Prafulla Dahanukar. Pics Courtesy/PDAF
Prafulla Dahanukar. Pics Courtesy/PDAF


Put together by the family, the retrospective will be mirrored by Prerna, an exhibition by 41 fellowship-awardees of the Prafulla Dahanukar Art Foundation (PDAF), which celebrates a decade of its own journey. “It is important to understand that she was also a patron of the arts, and went beyond her role as an artist. As important as it is to celebrate her as an artist, we thought it is also important to celebrate her role in sustaining a new generation of artists,” shares daughter Gopika Dahanukar.


A peer of artists like B Prabha and Nasreen Mohammedi, Dahanukar’s rise post her graduation from Sir JJ School of Art defined her. Citron, curator of Modern and Contemporary Asian and Asian Diaspora Art at the Asia Society Museum in New York, notes, “While Prafulla’s name and, to an extent, her canvases are well known, most audiences are not aware of the breadth of her practice across mediums as well as her key role in the development of modernist abstraction in India.”

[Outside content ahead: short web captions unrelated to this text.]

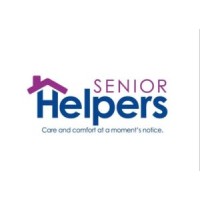 Senior Helpers Jacksonville logo
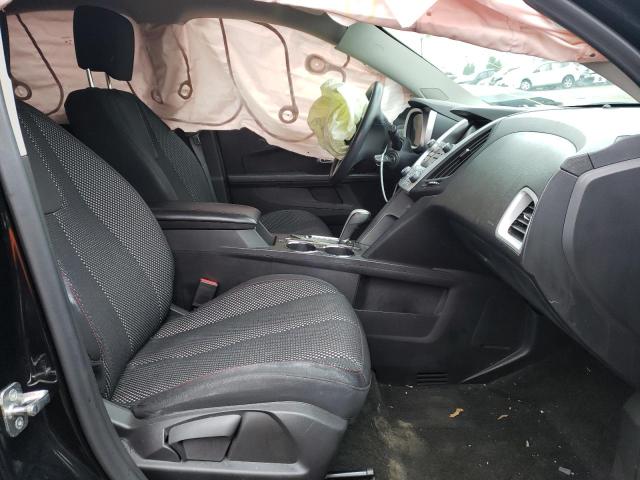Photo 5 from auction – 2015 CHEVROLET EQUINOX LT with VIN 2GNFLFEK7F6329381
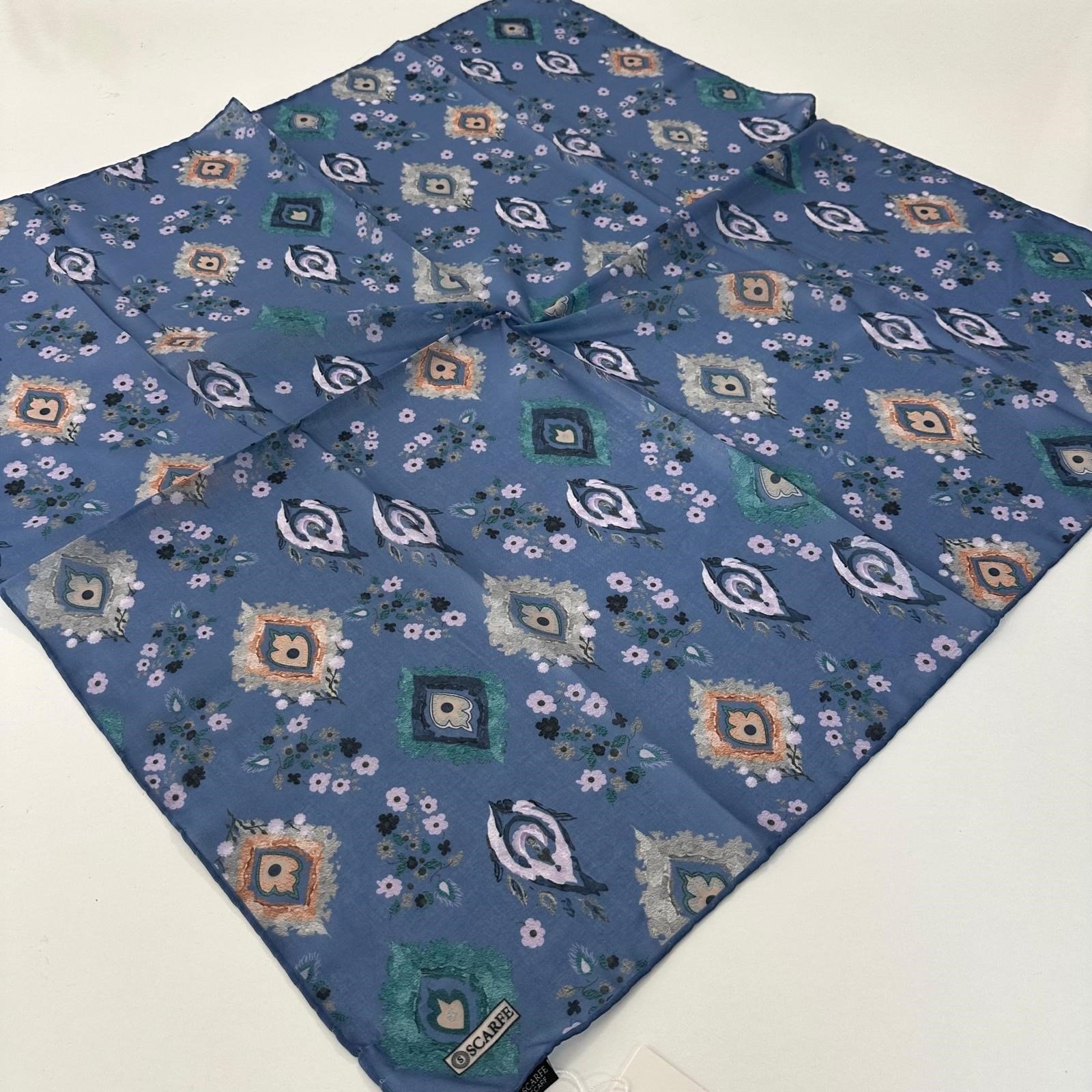 Scarfe Soft Eşarp  LDV8602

Apte adds, “I would say Prafulla [Dahanukar] came to abstraction quite early in her career. She had received a scholarship from Stanley William Hayter’s art studio, Atelier 17, in the Paris of early 1960s. It allowed her to witness the abstract creations of post-World War II Paris, and also offered her the opportunity to produce prints that resolved abstraction in her own mind.”

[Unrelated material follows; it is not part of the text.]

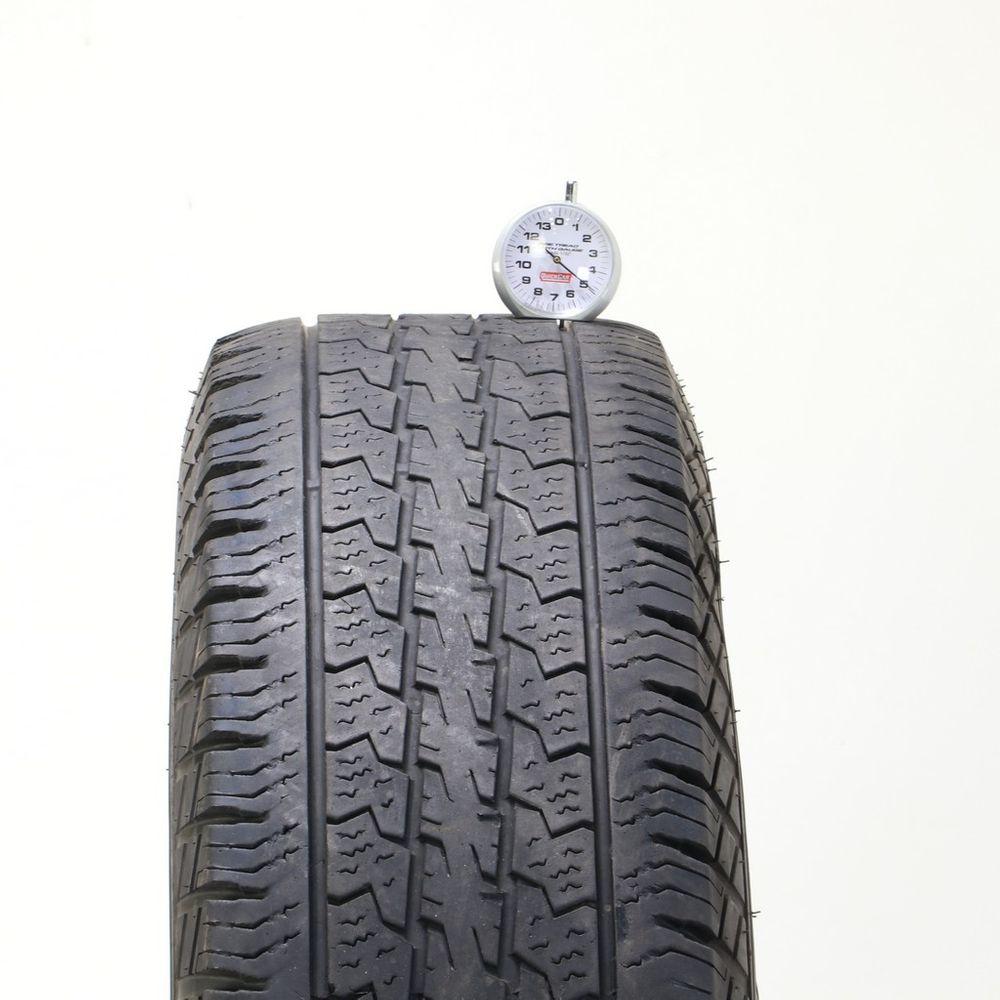 Used LT 235/80R17 Rocky Mountain H/T 120/117S E - 4.5/32 - Image 2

Dr Beth Citron and Savita Apte
Dr Beth Citron and Savita Apte

The retrospective will delve into the very ‘Indian philosophy of abstraction’ that she defined, but also expand into her vast range. Citron points out, “Prafulla [Dahanukar] set herself apart in experimenting with various mediums from the beginning of her career. This included an important series of prints made at Atelier 17 in Paris in 1961, and more sustainedly her work in ceramic and other mediums for murals and public art installations in Mumbai and beyond.”

The murals, for instance, are an example of pioneering work. Starting with the famed mural on the side of the Shiv Sagar Estate built by IM Kadri in Worli, Dahanukar went on to create many more in Mumbai, as well as in the Middle East. “As far as we are able to discern, she was one of the first women to have been granted large mural projects. There were muralists before her, but they were all men as far as we can tell,” Apte shares.

The art historian has been searching through the archives for images of these murals for her upcoming book on the artist and her journey, created in collaboration with the family, to release next year. She will also join Gopika and Citron in a panel talk presented by Asia Society India, Ecologies of Abstraction, to explore Dahanukar’s groundbreaking contributions. The artist’s daughter Gauri Mehta adds, “Her love for experimenting with materials and ceramics in public art murals gradually matured into more introspective and abstract expressions.”

For Citron though, the diversity of the retrospective adds to its value. “There are so many jewels in the exhibition, but in terms of emotional intensity I would draw your attention to the early watercolours that were part of her 1961-62 sketchbook — these give an incredible sense of her hand as she worked through the possibilities of abstraction at that moment.”

Like the person herself, there are multiple facets to her art that make Prafulla Dahanukar interesting for art lovers, historians and students today.
 
FROM December 10, 
6 pm (preview); December 11 to December 16, 
11 am to 7 pm AT Jehangir Art Gallery, Kala Ghoda, Fort.